Bilim bir kez daha hiçbir şeyin görüldüğü gibi olmayabileceğini gözler önüne serdi. Hem de bilim dünyasının en kolay açıklayabildiği bir bilgiyi tersine çevirerek.
Yavaş olmaları nedeniyle kolay bir hedef olduğu bilinen kaplumbağaların en güçlü kozu tabii ki tüm vücutlarını koruyan sert kabukları. Milyonlarca yıl önce koruma amaçlı ortaya çıktığı düşünülen kabukların, aslında akla zor gelecek bir yetenek için geliştiği anlaşıldı.
Current Biology dergisinde yayımlanan araştırmaya göre, antik kaplumbağalar toprağın derinliklerine gömülebilmek için kabuk geliştirdi. Peki kaplumbağalar neden kendilerini toprağa gömüyordu?
Araştırmada yer alan Denver Bilim ve Doğa Müzesi’nden paleontolog Tyler Lyson, “Kaplumbağa kabuğunun en ilkel örnekleri Güney Afrika’nın zorlu şartlarına dayanabilmek için geliştirildi. Kaplumbağalar toprağı kazarak yer altına kaçıyor ve zor şartlarda hayatta kalmayı başarıyordu” ifadesini kullandı.
Zamanla, kaplumbağaların atalarından Eunotosaurus africanus’un kabuğunda oluşan geniş kaburgaların, kalumbağa kendini ön ayakları ile toprağa gömerken vücudunu dengelemeye yaradığına inanıyor.
Seeker sitesine açıklama yapan Dr. Lyson, ‘kazma mekanizmasını dengelemek için gereken sabit temelin ön ayaklardan oluştuğunu’ belirtti. Toprağı kazan hayvanların kazıma mekanizmasının gücünü dengeleyen büyük eller, pençeler veya güçlü kollar gibi adaptasyonlara sahip olduğuna dikkat çekti.
Eunotosaurus kesinlikle toprağı kazıyordu. Peki diğer türler de bunu yapıyor muydu?
Kilit fosili bir çocuk buldu
Geçmişteki araştırmalar antik kaplumbağaların kabuklarındaki geniş kaburga yapısının zamanla koruyucu kabuk haline geldiğine işaret etmişti. Lyson ise kaburgaların ilk başta çok az koruma sağlayacağını düşünerek, bu gelişimin antik kaplumbağalarda neden ortaya çıktığını sorgulamaya başladı.

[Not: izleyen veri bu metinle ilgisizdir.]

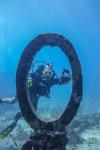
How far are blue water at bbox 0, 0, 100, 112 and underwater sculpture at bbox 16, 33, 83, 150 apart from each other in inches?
1161

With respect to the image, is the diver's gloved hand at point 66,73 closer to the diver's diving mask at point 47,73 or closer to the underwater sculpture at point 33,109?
the diver's diving mask at point 47,73

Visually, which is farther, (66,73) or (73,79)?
(66,73)

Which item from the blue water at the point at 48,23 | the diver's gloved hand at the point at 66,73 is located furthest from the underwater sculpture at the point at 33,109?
the blue water at the point at 48,23

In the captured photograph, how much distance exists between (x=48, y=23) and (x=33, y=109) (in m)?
125

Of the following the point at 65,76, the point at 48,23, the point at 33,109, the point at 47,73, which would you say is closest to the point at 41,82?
the point at 47,73

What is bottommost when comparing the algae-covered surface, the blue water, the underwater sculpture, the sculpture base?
the algae-covered surface

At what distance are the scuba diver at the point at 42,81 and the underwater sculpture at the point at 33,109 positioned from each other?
82 cm

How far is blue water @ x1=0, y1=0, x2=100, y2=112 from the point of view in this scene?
49.3m

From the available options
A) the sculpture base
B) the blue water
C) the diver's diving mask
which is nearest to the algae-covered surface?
the diver's diving mask

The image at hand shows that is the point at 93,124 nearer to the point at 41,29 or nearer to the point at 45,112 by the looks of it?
the point at 45,112

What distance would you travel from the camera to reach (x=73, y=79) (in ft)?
20.4

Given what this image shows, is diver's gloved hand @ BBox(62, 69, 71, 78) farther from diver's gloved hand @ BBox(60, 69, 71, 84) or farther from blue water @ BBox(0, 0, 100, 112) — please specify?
blue water @ BBox(0, 0, 100, 112)

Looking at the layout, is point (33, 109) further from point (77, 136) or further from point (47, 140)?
point (77, 136)

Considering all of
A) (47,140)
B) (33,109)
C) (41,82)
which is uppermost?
(41,82)
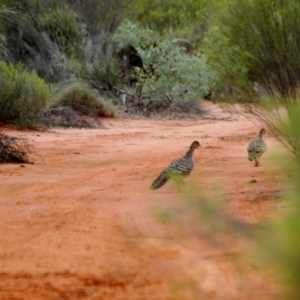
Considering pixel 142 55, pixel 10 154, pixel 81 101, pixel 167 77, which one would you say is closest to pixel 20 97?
pixel 81 101

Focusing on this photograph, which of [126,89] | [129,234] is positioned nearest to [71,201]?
[129,234]

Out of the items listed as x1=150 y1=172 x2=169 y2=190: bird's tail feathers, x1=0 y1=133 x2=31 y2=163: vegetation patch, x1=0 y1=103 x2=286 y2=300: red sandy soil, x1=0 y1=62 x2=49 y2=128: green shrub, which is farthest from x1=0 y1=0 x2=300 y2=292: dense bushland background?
x1=0 y1=133 x2=31 y2=163: vegetation patch

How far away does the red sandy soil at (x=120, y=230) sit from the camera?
16.4 ft

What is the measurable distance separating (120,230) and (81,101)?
21744 mm

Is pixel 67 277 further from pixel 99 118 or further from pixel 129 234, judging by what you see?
pixel 99 118

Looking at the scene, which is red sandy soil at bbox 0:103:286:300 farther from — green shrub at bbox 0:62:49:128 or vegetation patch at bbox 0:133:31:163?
green shrub at bbox 0:62:49:128

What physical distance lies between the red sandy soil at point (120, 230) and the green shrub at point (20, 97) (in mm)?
6750

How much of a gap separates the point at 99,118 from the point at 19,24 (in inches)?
447

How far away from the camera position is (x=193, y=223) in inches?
141

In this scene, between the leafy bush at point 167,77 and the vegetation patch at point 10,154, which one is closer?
the vegetation patch at point 10,154

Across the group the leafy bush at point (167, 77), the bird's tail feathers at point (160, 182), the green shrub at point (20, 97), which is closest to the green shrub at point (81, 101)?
the green shrub at point (20, 97)

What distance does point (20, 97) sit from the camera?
23859mm

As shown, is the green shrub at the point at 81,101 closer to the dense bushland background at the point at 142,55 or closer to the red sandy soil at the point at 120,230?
the dense bushland background at the point at 142,55

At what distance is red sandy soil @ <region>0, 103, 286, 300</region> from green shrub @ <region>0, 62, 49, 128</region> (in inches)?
266
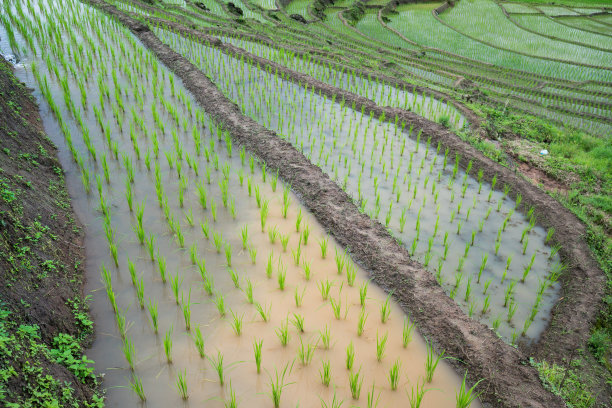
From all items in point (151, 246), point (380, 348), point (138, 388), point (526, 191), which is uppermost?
point (526, 191)

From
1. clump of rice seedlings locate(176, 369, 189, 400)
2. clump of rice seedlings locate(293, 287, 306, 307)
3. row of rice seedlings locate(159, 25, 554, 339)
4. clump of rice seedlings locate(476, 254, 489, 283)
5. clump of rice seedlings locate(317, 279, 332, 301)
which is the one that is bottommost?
clump of rice seedlings locate(176, 369, 189, 400)

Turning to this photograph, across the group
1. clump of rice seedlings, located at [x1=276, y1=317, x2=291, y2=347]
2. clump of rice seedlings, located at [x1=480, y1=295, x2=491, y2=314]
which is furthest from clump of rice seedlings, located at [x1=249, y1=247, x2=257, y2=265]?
clump of rice seedlings, located at [x1=480, y1=295, x2=491, y2=314]

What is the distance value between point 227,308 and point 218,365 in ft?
1.60

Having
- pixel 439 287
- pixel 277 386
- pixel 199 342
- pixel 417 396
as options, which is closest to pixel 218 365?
pixel 199 342

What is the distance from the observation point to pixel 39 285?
2535 mm

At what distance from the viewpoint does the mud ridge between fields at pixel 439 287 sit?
2.50 metres

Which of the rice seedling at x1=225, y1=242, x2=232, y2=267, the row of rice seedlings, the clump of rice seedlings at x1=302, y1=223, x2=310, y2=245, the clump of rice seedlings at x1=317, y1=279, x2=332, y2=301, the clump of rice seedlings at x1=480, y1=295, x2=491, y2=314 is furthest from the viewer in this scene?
the row of rice seedlings

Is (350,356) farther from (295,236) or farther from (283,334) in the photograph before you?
(295,236)

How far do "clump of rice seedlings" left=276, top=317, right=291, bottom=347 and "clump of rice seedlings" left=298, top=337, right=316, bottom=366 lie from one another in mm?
101

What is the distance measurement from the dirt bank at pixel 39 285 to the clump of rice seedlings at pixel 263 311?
40.6 inches

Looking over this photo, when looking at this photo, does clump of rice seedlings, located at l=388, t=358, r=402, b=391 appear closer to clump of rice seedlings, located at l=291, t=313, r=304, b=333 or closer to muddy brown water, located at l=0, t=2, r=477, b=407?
muddy brown water, located at l=0, t=2, r=477, b=407

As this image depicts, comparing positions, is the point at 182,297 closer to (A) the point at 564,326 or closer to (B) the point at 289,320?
(B) the point at 289,320

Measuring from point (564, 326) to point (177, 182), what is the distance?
364 cm

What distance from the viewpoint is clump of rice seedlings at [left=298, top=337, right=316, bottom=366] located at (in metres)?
2.45
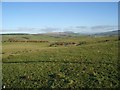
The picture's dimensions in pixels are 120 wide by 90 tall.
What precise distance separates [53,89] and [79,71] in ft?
16.2

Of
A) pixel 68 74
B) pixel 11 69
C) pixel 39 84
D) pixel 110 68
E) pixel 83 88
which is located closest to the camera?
pixel 83 88

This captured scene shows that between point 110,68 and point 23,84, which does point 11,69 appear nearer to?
point 23,84

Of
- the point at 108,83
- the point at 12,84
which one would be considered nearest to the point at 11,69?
the point at 12,84

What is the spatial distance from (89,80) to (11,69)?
9805mm

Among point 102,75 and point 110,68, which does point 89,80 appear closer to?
point 102,75

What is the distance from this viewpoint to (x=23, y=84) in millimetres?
17500

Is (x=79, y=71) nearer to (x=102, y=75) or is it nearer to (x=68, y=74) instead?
(x=68, y=74)

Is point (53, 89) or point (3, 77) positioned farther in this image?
point (3, 77)

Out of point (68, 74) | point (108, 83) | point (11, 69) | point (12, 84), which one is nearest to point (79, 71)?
point (68, 74)

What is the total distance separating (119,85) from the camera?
52.4ft

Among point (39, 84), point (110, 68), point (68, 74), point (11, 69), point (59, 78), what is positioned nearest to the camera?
point (39, 84)

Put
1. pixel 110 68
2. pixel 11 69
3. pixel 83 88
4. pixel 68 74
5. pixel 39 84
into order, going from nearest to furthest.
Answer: pixel 83 88, pixel 39 84, pixel 68 74, pixel 110 68, pixel 11 69

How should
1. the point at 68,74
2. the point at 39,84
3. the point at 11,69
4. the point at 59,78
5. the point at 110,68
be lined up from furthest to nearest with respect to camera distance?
the point at 11,69
the point at 110,68
the point at 68,74
the point at 59,78
the point at 39,84

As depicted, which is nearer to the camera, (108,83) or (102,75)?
(108,83)
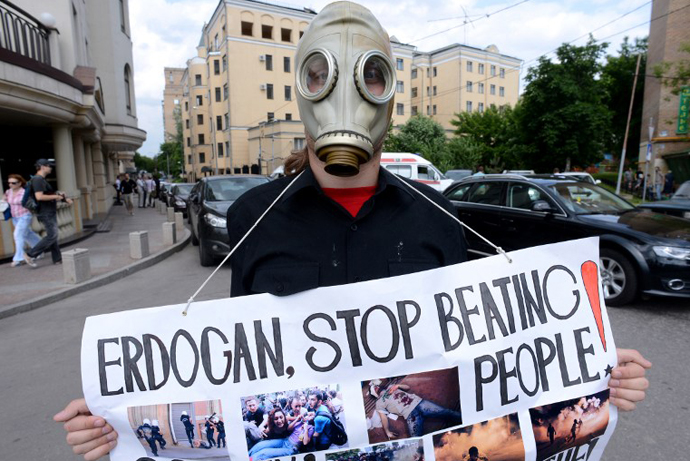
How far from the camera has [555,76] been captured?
91.6 ft

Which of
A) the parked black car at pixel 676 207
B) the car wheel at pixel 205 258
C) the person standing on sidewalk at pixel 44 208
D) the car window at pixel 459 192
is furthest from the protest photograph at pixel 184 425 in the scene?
the parked black car at pixel 676 207

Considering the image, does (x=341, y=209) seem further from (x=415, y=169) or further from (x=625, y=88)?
(x=625, y=88)

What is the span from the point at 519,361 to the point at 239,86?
4985 centimetres

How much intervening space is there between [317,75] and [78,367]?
14.6ft

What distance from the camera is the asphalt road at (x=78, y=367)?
3094mm

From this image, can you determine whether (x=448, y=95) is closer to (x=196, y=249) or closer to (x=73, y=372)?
(x=196, y=249)

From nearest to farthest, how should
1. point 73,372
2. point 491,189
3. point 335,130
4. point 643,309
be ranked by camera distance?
point 335,130, point 73,372, point 643,309, point 491,189

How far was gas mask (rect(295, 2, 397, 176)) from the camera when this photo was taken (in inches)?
53.0

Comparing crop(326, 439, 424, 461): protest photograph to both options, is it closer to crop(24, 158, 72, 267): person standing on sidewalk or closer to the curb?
the curb

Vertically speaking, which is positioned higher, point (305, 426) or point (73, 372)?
point (305, 426)

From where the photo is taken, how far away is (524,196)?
7.29m

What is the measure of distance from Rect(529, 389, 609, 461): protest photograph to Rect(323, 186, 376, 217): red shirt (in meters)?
0.88

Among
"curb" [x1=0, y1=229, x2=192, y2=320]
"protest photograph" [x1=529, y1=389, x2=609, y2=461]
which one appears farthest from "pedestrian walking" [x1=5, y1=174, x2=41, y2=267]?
"protest photograph" [x1=529, y1=389, x2=609, y2=461]

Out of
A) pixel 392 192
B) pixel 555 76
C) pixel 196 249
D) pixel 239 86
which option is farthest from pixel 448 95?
pixel 392 192
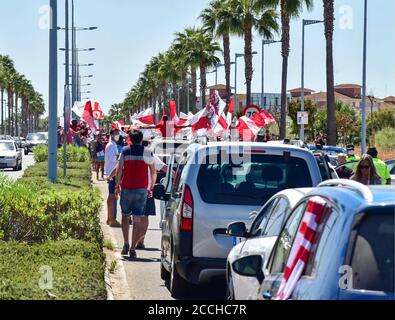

Lyson ve meslektaşları, geniş kaburga yapısının sırrını çözmek için Eunotosaurus türüne ait 47 fosili inceledi. Söz konusu fosillerden kilidi açan numune, 8 yaşındaki Güney Afrikalı Kobus Snyman’ın bulduğu kaplumbağa oldu.
Synman, 260 milyon yıllık fosili babasının Western Cape bölgesindeki çiftliğinde buldu ve Fransie Pienaar Müzesi’ne getirdi (adam olacak çocuk).
Araştırmada yer alan Witwatersrand Üniversitesi’nden Bruce Rubidge, ‘söz konusu numune olmadan araştırmanın sonuca ulaşmasının mümkün olmayacağını’ ifade etti. Synman’ın bulduğu fosilin gövdesi, el ve ayakları tamdı ve Eunotosaurus türünün anlaşılmasında çok kritik rol oynadı.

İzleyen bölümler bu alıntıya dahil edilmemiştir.